Abschreckend wirkt vor allem die Probezeit. „Wer mehrere Jahre bei einem Unternehmen ist, fühlt sich dort vor Kündigungen sicherer“, sagt Hansen. Besonders beträfe das diejenigen mit unbefristeten Arbeitsverträgen, die rund 100.000 Euro Bruttojahresgehalt verdienen, erklärt die Headhunterin. Vor allem Beratungen, die spezialisiert sind auf Experten wie Ingenieure oder Projektmanager, tun sich immer schwerer. So beobachtet ein Personaldienstleister bei Frankfurt seit knapp sechs Monaten bei jedem fünften Kandidaten, mit dem er in ernsthaften Verhandlungen ist, Rückzieher. Auffällig oft haben diese Kinder – und ein Haus, das noch abzuzahlen ist. Und so schlägt der Schwund bei den zu vermittelnden Kandidaten nun auf seine eigene Firma durch: Einem Fünftel seiner 40 Mitarbeiter musste er kündigen.
Zur Methode
Das Ranking basiert auf einem Fragebogen, den Christel Gade, Professorin an der IU International University of Applied Sciences, entwickelt hat. Zwischen Oktober 2021 und September 2022 haben etwa 2300 Personalentscheider darin angegeben, wie zufrieden sie mit der Leistung der von ihnen beauftragten Headhunter waren. Insgesamt wurden mehr als 830 Beratungen benannt und bewertet. Die Beratungen mit den besten Noten finden Sie in der Tabelle.

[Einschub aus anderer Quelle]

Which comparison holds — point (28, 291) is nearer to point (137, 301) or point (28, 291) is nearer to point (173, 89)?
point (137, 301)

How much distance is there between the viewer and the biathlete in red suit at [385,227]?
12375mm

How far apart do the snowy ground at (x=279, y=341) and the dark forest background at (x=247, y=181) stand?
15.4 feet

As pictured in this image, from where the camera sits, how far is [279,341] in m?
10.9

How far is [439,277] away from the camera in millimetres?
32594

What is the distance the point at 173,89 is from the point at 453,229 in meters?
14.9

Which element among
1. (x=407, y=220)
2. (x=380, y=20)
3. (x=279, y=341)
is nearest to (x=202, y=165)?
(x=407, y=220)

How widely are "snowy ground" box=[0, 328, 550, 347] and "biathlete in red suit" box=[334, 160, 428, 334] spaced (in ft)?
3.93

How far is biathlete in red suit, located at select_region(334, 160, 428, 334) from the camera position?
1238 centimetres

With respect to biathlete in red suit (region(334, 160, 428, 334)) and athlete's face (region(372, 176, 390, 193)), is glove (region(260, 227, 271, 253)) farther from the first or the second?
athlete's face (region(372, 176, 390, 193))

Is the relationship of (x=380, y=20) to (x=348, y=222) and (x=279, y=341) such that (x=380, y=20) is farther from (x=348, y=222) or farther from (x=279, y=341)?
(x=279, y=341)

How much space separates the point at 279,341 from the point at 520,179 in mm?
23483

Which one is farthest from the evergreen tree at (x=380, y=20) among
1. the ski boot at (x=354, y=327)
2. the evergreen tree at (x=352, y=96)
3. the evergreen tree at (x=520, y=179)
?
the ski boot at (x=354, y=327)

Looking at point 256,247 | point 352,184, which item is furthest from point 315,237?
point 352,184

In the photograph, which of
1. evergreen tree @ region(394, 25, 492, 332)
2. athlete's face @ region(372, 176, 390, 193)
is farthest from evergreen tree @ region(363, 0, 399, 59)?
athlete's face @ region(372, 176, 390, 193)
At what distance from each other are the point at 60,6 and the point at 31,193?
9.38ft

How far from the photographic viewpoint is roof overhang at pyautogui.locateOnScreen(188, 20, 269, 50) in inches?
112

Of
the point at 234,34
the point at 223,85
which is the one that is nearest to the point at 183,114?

„Selbst die Kandidaten für Geschäftsführungs- und Vorstandspositionen und die Führungsebene darunter sind vorsichtig geworden“, beobachtet auch Christian Tennert, Headhunter bei Hoffmann & Partner. Dabei gibt es in dieser Liga meist gar keine Probezeit. Manche Manager ließen sich dafür bei einem Wechsel komfortable Klauseln in die Verträge verhandeln, erzählt Tennert. Die Verlängerung der Kündigungsfrist bei unsicherer Wirtschaftslage von sechs auf zwölf Monate. Oder eine Umwandlung des sonst variablen Lohnanteils von 30 Prozent in ein Fixum, zumindest im ersten Jahr.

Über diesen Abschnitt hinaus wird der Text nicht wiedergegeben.